Happy New Year! It’s a new year and a fresh start for many. The hope and excitement is almost palpable with some. It’s been interesting as I’ve noted a couple of themes popping up this past week as people are so on fire to light up 2018 for the better. I’m seeing themes of ‘joy’, ‘overcoming’, being kind to your neighbour. All this perhaps to come out of what was a tough year; in the news, personally and professionally for many. This is also one of the first years I’m seeing on social media, people encouraging others in a practical way about their new goals. “Fall in love with the process and the results will come”.
I don’t make new year’s resolutions. I used to. My most successful year for resolutions was a huge success. I decided not to work out, to eat as much chocolate as I wanted and to maybe, be kind. Yes, I set the bar very low that year, but it was because until that point resolutions were more like wishful ‘thinkings’. Sure I would have liked to have worked out more, eaten healthier, but there were so many things I wanted to change I just got overwhelmed and I didn’t do anything. Even when I pared it back down to one resolution, the goal was there, the intent was there, but the process was not. So after my year of successful – albeit unhealthy – resolutions, I decided to make a different sort of change. 12 years ago I started to work on the process and thinking long term. My one goal that year was to read a book a month. For you avid readers this may seem comical, but for me, reading had become a chore. I needed to reclaim the love. That year I read a whole three books from cover to cover. I was pumped! That was a 300% increase from the previous year. The next year I made the same goal and managed to read six books. Finally, that third year, I successfully read 12 books during the year and I’m not talking about toddler board books. I’m talking full fledge grownup books! I was very excited, but not surprised as I had worked up to it and was expecting the results. By the third year though, my family knew of my goal, that I had a plan to tackle a certain number of pages or chapters a day, and after every book there was a chocolate bar waiting!
I’ve found that the years I was most successful at sticking to whatever goals I set, there were four things I had to do:
1) Think long term.
2) Be armed with a plan.
3) Tell my family and friends so they could support me.
4) Make sure to celebrate the small victories along the way!
I had to create my safety net to give me the best shot at success.
I want to encourage you that positive changes are worth making.
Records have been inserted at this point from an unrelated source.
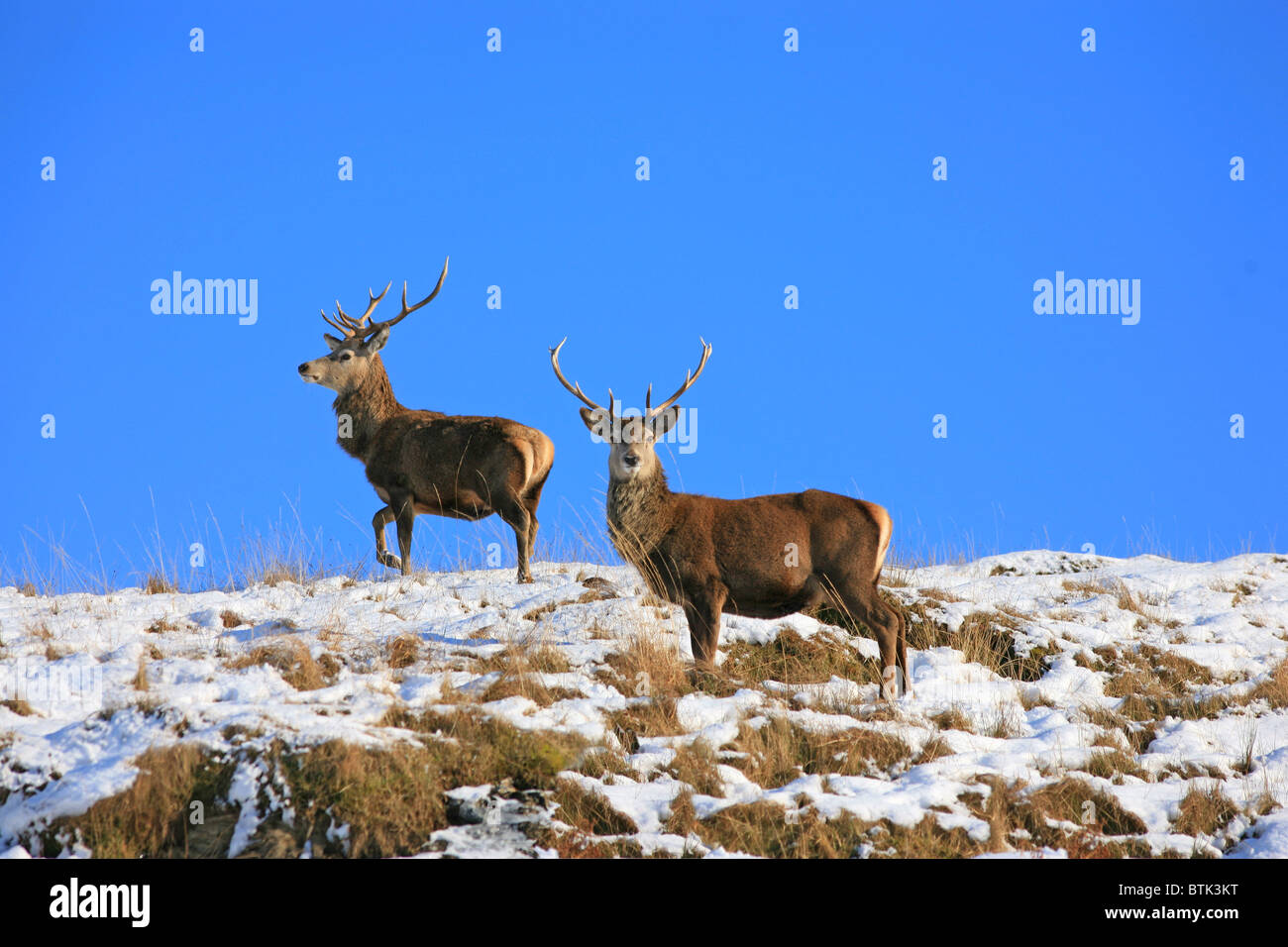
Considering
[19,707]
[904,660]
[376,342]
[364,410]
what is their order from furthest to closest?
[376,342] < [364,410] < [904,660] < [19,707]

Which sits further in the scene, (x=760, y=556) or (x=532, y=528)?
(x=532, y=528)

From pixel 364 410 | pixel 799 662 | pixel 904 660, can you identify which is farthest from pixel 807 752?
pixel 364 410

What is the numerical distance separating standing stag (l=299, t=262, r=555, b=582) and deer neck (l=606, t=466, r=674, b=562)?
2.33 metres

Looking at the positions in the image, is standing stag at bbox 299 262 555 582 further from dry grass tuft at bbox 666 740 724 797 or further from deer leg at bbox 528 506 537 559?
dry grass tuft at bbox 666 740 724 797

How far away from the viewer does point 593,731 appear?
796 cm

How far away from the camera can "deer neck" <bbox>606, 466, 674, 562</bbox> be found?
9852 millimetres

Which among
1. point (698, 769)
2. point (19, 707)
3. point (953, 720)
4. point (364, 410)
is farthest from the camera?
point (364, 410)

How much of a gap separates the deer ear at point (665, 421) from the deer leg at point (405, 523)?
11.8 feet

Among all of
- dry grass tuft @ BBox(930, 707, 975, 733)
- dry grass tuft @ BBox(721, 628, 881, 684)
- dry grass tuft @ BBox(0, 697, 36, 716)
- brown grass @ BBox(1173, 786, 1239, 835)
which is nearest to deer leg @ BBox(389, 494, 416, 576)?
dry grass tuft @ BBox(721, 628, 881, 684)

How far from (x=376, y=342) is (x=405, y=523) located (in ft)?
8.08

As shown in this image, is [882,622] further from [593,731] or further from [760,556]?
[593,731]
But, as life and being human would have it, it isn’t easy. We have to persevere through those tough days and have the discipline and fortitude to carry on when your mind says ‘yes’, but your body says ‘no’.
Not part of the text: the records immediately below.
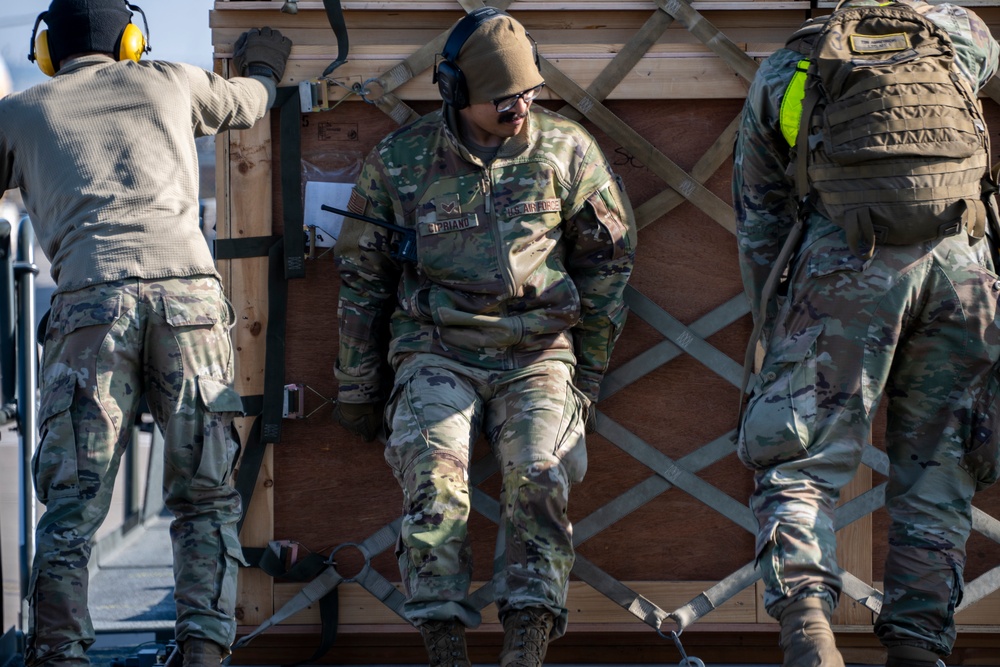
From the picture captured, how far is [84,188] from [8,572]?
3.76 metres

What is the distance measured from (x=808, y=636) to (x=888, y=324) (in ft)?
2.47

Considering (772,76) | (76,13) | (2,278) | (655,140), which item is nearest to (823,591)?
(772,76)

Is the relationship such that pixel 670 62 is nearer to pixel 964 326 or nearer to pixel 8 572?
pixel 964 326

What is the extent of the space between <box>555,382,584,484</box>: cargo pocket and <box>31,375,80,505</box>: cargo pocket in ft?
4.26

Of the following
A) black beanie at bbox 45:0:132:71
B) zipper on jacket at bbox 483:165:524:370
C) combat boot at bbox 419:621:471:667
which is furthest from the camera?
zipper on jacket at bbox 483:165:524:370

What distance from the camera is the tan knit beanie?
135 inches

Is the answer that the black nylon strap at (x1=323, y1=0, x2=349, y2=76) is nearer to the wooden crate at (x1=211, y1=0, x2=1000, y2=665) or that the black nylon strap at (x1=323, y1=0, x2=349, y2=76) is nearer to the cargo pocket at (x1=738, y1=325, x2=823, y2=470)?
the wooden crate at (x1=211, y1=0, x2=1000, y2=665)

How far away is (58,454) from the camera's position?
2.99 meters

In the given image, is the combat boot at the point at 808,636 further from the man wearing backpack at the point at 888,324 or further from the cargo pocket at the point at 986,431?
the cargo pocket at the point at 986,431

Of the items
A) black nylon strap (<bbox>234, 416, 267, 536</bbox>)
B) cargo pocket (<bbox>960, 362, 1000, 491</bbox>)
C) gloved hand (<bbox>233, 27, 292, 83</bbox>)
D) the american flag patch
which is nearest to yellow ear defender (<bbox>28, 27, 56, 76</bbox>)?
gloved hand (<bbox>233, 27, 292, 83</bbox>)

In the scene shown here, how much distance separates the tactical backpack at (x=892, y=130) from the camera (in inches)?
107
As I sit here with my sick, almost 4 year old on my lap trying to write this with my index fingers, I’m reminded that while we may have the best intentions in the world, life happens. Build that net, think long term, have a plan, have support, and celebrate your victories, large or small! Then sit back this time next year and look how far you’ve come. Life is a journey, not a (year at a time) sprint. You can do it!
Hebrews 10:36 (NIV) You need to persevere so that when you have done the will of God, you will receive what He has promised.